Last year, Gold Coast's average losing margin was 47 points. They completely fell apart towards the end of the season, losing six of their last eight games by 69 points or more. In 2020, the average losing margin is just 27 points, and there's been a draw and two defeats by under a kick.
Speaking of appearances deceiving, though, perhaps for GWS they've been operating as a false form of flattery.
So impressive was the Giants' run through last finals series (until the capitulation to Richmond on Grand Final day) that some predictions of their continued rise may have been based on, relatively speaking, a brief moment rather than the bigger picture.
GWS did, after all, finish only sixth on the ladder going into last September with 13 wins. Just two games out from finals, they were smashed by 10 goals in successive weeks, by Hawthorn and the Western Bulldogs.
The Giants emphatically reversed that Bulldog belting in the elimination final.
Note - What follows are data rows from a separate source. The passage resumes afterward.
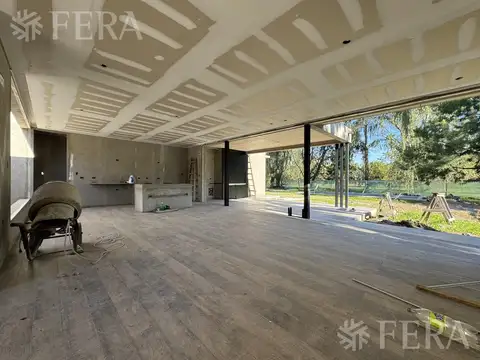 Venta de Casa 4 ambientes con cochera y pisciona en Miralagos- La Plata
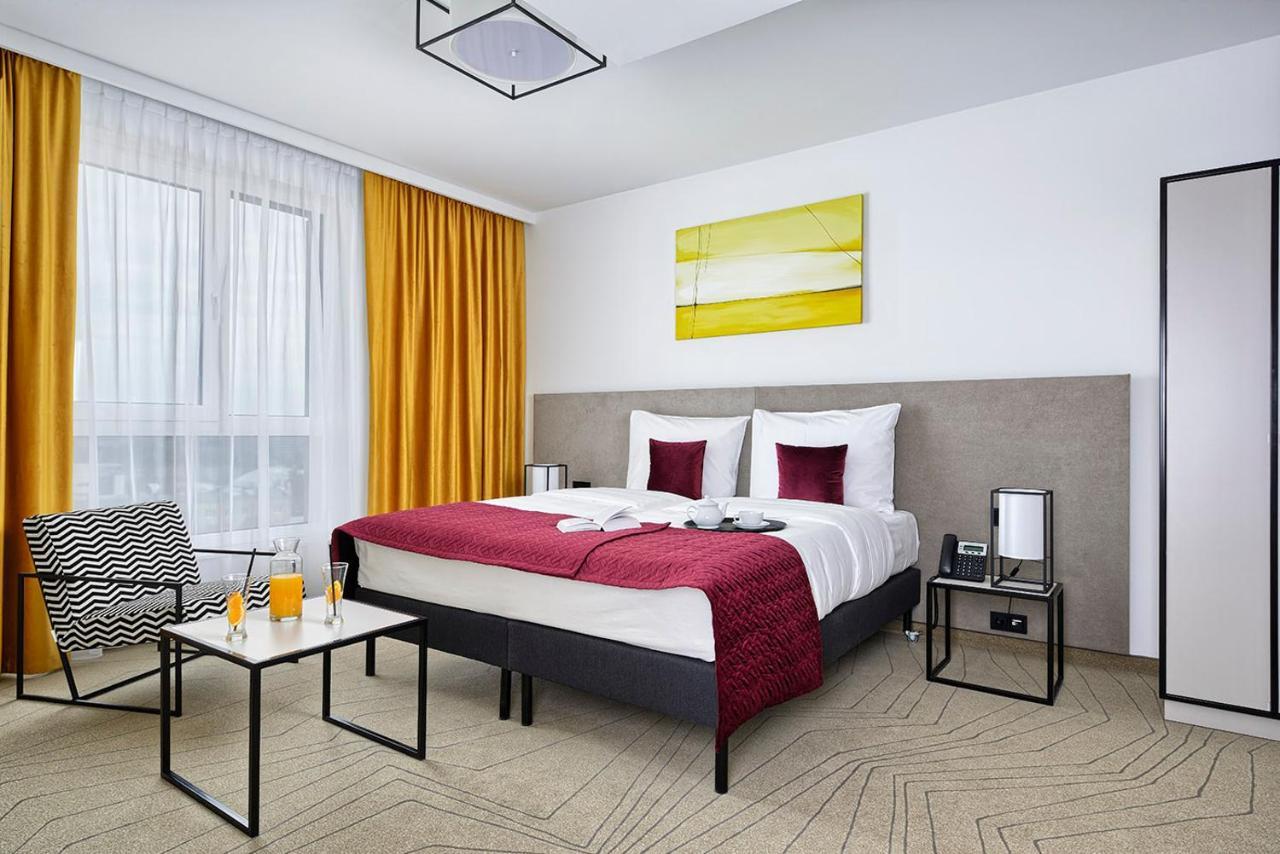 Arche Hotel Krakowska Varsavia Esterno foto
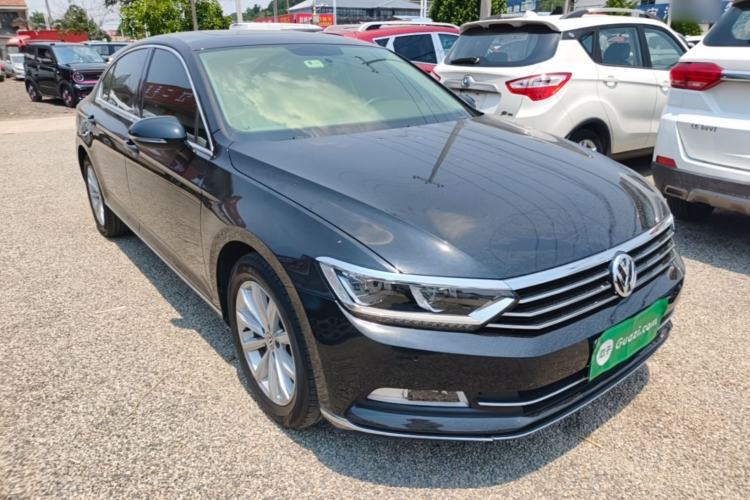 Used Volkswagen Magotan 2019 330TSI DSG Leading Model China VI Standard Exterior 1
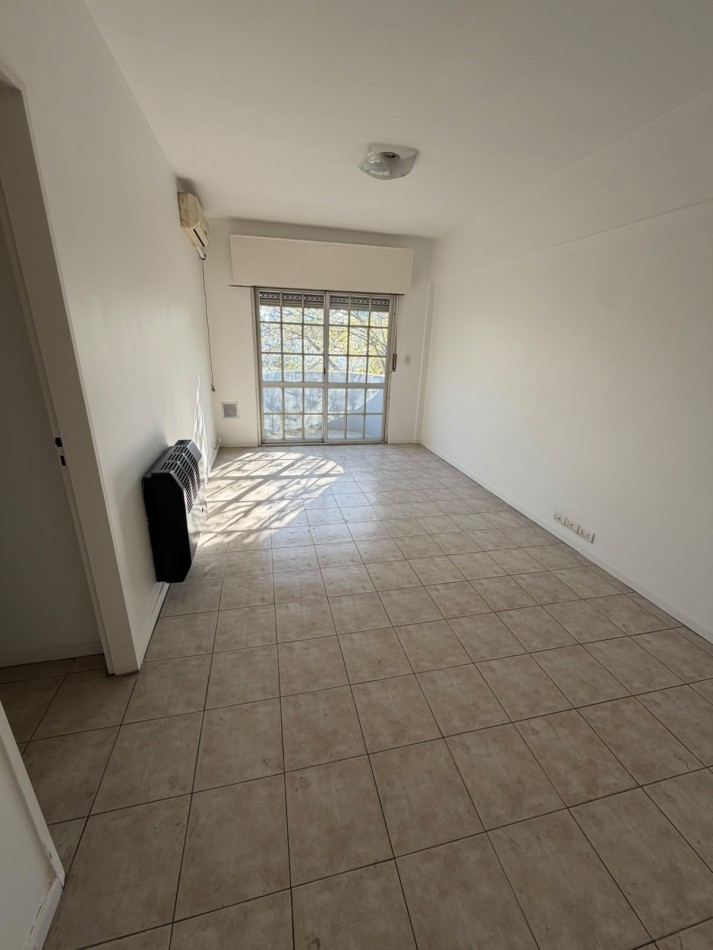 - ALQUILER HERMOSO DEPARTAMENTO 3 AMBIENTES, A UNA CUADRA DE LA ESTACION DE TEMPERLEY, EXCELENTE UBICACION, OBLIGADO 90 -TEMPERLEY-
But they won their way on to the Grand Final stage with two subsequent squeaks over the line by an aggregate of just seven points. It was hardly the form which suggested a colossus was emerging.
In that context, their spluttering 2020 perhaps shouldn't be an enormous shock. The Giants, with games remaining against Fremantle, Carlton, Adelaide, Melbourne and St Kilda, are still every chance to make finals again. But what about after that?
The line about GWS being a 'Ferrari' is still popular. But depreciation is looming quickly.
The Giants now have the fourth-oldest list in the AFL, seven players on their books -- Heath Shaw, Shane Mumford, Sam Jacobs, Sam Reid, Matt DeBoer, Callan Ward and Lachie Keeffe -- older than 30, which will become eight on Sunday, when Phil Davis has his birthday.
That's in stark contrast to Gold Coast, which has the youngest, least-experienced list in the league, only three players older than 30, and (including rookies) a staggering 20 players yet to reach even 20 AFL games.
The considerable upside is that even of those 20, four -- Matt Rowell, Izak Rankine, Noah Anderson and Connor Budarick -- are clearly already part of the Suns' best line-up.
Even the most optimistic of junior talent spruikers couldn't have counted on the extent of the difference Rowell (in just five games), Rankine and Anderson would make to Gold Coast in their debut years at senior level.
But in terms of stability and future, the re-signings late last year of Rankine and 2019's boom recruits Ben King and Jack Lokosius were no less critical. Similarly, to the area of list balance, the recruitment of senior hands Brandon Ellis and Hugh Greenwood.
To have five players of the calibre of Rowell, Rankine, Anderson, King and Lukosius all still under 21 is an incredible luxury. Even the Giants' best in that age bracket -- Tom Green, Jackson Hately, Jye Caldwell, Lachie Ash and Bobby Hill -- can't match the sheer quality.
The perceptions now of what the next few years might offer both Gold Coast and the Giants are miles from what they were this time in 2019. Think back 12 months, and even some of the more conservative commentary on the contrast between the AFL's 'new kids' seems at best out of date, and at worst, downright silly.
It's as good an example as we've seen in recent times not only of how quickly things can change in the game, but how when it comes to the future, AFL punditry can throw up some big calls which end up looking pretty stupid not all that long later.